Macro Asilo
As I write this I am on a flight thinking about how to tell the story of my residency week at Macro Asilo. The plane has just risen above the level of the clouds, and the landscape that was once gray and shadowy is now illuminated and paradisiacal. This contrast between light and shadow, between reality and its interpretation, is the same one I utilized for the series of works I created during those seven days.
With the help of my father, I built a space where reality was flipped, where lights became shadows and vice versa. A massive darkroom in which it was possible to create large photographic negatives, through which I sought to capture the dreams and nightmares of the people portrayed.
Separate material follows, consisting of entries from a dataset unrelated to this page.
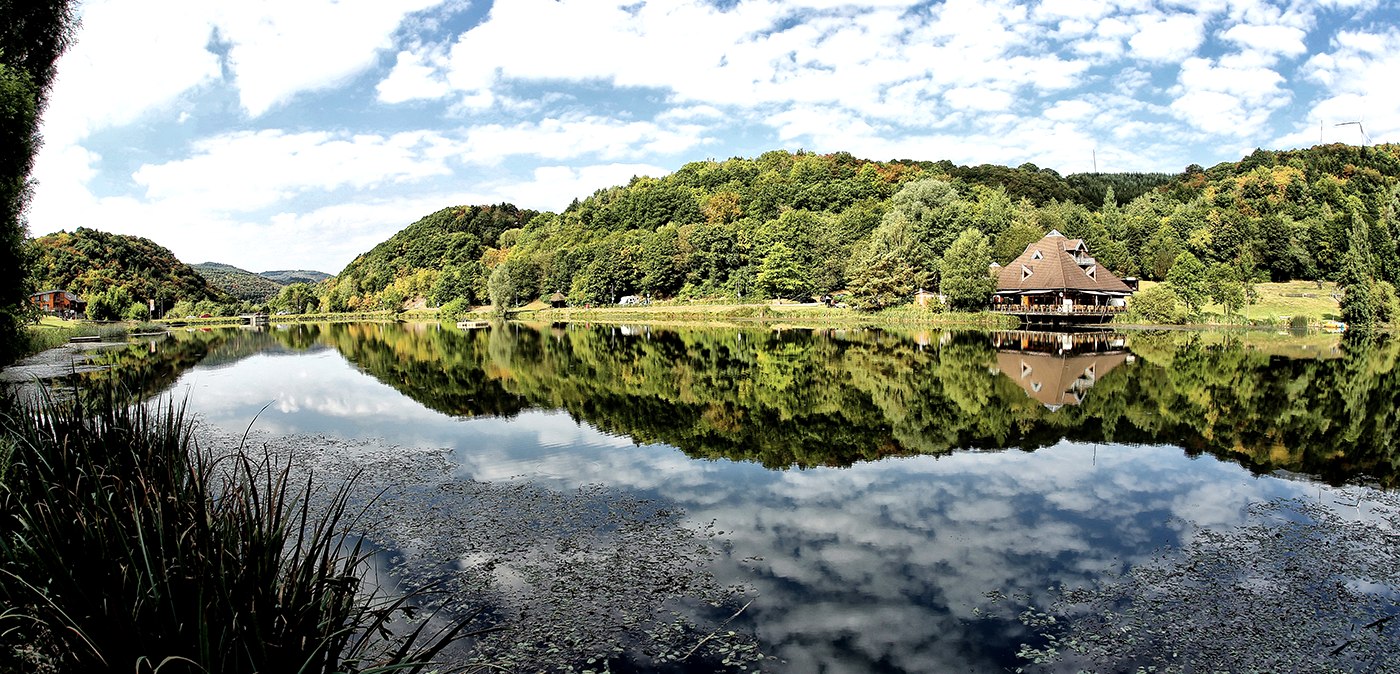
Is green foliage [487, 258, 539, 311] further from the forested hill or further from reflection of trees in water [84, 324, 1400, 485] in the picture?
reflection of trees in water [84, 324, 1400, 485]

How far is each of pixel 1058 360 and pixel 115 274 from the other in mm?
113900

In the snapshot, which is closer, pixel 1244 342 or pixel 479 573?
pixel 479 573

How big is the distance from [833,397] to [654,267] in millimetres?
68691

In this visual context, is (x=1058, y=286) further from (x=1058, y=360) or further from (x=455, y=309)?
(x=455, y=309)

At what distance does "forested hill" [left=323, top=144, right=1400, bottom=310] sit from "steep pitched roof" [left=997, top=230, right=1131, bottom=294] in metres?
4.21

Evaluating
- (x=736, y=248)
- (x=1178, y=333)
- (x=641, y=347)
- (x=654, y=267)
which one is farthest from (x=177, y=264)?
(x=1178, y=333)

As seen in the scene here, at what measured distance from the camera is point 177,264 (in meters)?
126

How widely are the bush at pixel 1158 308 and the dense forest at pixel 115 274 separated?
102m

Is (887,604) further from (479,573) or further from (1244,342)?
(1244,342)

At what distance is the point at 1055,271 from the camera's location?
5562cm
Transitioning from drawing with shadows to painting with light, I created a piece that invited an understanding of the photographic instrument.
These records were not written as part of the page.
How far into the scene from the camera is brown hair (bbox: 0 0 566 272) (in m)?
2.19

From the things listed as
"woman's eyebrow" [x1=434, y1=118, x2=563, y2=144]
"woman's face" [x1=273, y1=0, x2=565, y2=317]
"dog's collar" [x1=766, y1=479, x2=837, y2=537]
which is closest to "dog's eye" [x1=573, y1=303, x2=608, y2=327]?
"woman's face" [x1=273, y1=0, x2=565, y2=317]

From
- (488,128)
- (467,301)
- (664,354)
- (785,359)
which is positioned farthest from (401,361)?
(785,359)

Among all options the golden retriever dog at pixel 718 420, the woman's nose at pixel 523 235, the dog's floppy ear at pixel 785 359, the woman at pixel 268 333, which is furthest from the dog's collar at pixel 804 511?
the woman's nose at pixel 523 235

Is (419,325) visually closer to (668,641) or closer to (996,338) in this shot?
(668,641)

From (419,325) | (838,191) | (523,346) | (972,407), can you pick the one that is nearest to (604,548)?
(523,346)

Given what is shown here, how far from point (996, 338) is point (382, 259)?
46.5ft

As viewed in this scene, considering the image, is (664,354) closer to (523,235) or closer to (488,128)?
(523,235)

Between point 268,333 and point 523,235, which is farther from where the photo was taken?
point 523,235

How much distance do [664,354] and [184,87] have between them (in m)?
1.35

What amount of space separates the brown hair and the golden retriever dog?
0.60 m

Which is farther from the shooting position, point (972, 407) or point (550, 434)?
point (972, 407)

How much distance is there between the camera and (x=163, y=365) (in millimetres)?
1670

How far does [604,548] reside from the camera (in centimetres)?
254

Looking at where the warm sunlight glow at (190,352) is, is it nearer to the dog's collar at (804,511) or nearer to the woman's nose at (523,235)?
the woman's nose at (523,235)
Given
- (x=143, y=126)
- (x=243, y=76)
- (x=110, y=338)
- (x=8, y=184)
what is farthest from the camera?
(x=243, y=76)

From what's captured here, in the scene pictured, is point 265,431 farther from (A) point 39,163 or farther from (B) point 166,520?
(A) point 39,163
For a long time, I imagined such a place, envisioning a dark room space which would become the scene of a theatre that splits in two. A room divided in half, with actors who, through their performance, could create a new space, a place of imagination. I asked Sabato Angieri, a writer and journalist, for a script, Oliver Lexa, an opera director to handle the direction, and Arianna Serrao, Carlotta Ronadana, and Lorenzo Fantastichini to perform the piece. It was a moment of pure experimentation and sharing in which each person entered the reality of the other, discovering new languages, and delving into them in the most spontaneous and genuine way possible.
The interaction of the audience was also crucial; by participating in the creative process, they became a part of the artwork itself, contributing to the creation of a space for encounter and experimentation, as requested by the director Giorgio De Finis.
This is the first time I've seen such a different idea of a museum put into action in my city, and I'm proud to have been able, in my own small way, to contribute to making it real. Thanks to this experiment, I've started to believe again in the possibility of a necessary change taking place, even in a city like Rome.
The theatre performance
The performance was split into two parts. The first part was seen by the audience on the outer space of the camera obscura construction while the second part of the performance was the same performance, however, experienced from the inside of the installation with the performer interacting with the live action camera obscura projection.